PROBLEM
Could you output only the lines from the one containing "HaXiu 5pcs Mix" through the last line of the data, both included?

RECORDS SUPPLIED
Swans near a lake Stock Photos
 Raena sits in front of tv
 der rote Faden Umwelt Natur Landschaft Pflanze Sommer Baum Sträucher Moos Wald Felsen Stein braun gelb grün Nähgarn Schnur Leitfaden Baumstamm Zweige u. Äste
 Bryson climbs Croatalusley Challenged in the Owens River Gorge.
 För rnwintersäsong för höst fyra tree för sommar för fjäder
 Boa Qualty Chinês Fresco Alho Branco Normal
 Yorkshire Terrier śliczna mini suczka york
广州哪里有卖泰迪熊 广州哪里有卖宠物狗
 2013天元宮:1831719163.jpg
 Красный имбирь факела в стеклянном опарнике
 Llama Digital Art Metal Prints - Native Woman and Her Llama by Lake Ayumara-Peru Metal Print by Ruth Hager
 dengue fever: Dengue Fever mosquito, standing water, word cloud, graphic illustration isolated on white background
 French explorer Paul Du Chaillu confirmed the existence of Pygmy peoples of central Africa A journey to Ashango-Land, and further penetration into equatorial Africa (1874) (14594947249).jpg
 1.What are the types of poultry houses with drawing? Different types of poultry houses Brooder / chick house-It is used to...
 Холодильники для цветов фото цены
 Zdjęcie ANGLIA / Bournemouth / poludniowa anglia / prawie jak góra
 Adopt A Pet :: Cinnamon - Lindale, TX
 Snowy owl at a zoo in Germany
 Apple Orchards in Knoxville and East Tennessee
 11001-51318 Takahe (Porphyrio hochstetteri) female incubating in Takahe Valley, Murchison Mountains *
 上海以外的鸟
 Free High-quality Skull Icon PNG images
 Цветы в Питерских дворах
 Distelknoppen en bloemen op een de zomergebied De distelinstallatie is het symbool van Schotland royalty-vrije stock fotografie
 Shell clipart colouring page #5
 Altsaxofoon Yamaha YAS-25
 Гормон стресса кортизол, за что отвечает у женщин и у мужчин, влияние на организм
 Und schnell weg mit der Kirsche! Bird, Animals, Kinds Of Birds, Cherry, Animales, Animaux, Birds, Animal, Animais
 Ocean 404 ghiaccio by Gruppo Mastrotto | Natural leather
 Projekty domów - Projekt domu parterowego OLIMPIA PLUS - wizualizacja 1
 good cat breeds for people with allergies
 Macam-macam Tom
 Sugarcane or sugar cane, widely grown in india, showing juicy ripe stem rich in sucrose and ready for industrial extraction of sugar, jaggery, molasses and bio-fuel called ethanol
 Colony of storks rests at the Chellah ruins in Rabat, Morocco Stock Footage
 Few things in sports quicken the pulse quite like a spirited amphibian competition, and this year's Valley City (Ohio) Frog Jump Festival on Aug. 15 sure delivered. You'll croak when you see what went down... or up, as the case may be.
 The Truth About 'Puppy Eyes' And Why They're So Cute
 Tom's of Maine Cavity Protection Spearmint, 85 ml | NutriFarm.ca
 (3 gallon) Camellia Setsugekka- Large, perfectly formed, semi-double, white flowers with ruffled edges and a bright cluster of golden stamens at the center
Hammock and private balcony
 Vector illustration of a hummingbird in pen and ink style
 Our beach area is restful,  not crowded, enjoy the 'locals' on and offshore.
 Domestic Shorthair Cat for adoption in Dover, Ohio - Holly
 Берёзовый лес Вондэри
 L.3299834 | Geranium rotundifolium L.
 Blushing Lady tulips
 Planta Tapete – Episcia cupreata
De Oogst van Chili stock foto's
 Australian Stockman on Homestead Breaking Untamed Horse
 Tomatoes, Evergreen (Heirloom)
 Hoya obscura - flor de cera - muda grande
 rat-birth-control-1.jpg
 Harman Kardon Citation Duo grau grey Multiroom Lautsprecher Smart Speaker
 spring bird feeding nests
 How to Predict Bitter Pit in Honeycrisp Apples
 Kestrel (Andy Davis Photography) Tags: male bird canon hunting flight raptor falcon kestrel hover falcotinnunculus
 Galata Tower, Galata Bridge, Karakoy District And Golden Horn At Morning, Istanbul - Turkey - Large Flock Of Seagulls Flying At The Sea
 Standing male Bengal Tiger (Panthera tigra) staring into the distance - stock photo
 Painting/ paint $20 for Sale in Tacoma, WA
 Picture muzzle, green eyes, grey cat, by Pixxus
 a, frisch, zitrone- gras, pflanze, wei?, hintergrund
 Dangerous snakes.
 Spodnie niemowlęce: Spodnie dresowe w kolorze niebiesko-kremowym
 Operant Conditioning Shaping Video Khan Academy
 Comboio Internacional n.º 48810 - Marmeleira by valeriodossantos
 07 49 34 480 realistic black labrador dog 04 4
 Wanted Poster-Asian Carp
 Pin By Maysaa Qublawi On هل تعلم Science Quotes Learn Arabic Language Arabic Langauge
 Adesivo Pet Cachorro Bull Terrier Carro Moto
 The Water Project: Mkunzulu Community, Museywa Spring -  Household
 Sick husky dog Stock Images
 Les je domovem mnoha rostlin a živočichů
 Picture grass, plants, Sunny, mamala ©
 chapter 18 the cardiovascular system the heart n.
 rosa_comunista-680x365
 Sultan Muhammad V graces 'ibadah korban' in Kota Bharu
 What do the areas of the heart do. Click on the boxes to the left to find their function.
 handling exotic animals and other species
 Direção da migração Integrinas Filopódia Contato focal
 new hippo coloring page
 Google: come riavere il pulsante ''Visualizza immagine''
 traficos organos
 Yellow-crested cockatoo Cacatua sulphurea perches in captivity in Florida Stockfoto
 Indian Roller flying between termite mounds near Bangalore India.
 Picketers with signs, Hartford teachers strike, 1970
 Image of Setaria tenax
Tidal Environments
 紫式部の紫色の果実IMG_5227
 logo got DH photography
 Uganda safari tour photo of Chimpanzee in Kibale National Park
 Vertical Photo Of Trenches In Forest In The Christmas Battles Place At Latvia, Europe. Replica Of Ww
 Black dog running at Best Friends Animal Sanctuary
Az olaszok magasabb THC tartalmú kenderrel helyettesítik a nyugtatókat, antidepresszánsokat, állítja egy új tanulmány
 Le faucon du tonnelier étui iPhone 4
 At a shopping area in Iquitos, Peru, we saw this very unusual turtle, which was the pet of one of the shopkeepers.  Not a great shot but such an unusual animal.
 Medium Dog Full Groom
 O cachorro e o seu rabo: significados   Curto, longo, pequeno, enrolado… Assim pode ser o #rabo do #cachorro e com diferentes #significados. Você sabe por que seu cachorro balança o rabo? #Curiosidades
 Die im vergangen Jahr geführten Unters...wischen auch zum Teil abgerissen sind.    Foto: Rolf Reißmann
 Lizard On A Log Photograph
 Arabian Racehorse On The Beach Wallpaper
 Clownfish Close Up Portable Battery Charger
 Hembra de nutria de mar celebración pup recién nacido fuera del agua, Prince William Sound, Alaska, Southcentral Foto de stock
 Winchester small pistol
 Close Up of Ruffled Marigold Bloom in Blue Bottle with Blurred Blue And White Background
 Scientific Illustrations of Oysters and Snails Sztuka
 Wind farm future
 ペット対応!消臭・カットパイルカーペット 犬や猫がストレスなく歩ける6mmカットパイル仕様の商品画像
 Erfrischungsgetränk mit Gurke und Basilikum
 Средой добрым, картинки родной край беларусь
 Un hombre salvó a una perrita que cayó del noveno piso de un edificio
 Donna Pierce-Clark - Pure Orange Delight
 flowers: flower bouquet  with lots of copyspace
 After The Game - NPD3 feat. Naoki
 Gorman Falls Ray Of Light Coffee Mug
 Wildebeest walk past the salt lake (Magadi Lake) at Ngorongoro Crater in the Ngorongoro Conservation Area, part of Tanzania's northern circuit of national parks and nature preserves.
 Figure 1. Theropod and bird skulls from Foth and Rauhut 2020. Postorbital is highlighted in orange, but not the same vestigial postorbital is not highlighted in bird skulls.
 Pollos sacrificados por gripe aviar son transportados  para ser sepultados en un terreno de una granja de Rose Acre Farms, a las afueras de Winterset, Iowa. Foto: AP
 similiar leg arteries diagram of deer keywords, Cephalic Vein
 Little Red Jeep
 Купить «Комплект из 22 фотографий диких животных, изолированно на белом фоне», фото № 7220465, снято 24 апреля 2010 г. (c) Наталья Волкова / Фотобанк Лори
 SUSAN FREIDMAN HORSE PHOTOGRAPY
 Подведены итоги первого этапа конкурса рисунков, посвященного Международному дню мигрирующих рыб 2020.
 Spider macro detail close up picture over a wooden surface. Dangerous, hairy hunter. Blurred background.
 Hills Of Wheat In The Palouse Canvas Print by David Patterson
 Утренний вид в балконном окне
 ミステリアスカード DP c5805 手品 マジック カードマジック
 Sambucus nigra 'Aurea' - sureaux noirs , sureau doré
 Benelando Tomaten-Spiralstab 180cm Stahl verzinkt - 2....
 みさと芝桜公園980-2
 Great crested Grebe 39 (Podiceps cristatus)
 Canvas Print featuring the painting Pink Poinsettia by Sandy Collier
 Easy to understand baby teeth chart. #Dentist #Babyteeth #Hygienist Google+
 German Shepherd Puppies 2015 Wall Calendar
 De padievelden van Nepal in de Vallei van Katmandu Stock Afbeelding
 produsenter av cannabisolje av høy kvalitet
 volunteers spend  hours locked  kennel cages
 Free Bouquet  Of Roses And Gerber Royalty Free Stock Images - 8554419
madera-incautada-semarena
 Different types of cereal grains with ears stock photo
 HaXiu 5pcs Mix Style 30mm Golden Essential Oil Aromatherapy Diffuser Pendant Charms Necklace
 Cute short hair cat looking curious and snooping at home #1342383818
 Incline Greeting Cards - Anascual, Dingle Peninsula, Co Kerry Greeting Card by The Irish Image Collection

PROBLEM SOLUTION
 HaXiu 5pcs Mix Style 30mm Golden Essential Oil Aromatherapy Diffuser Pendant Charms Necklace
 Cute short hair cat looking curious and snooping at home #1342383818
 Incline Greeting Cards - Anascual, Dingle Peninsula, Co Kerry Greeting Card by The Irish Image Collection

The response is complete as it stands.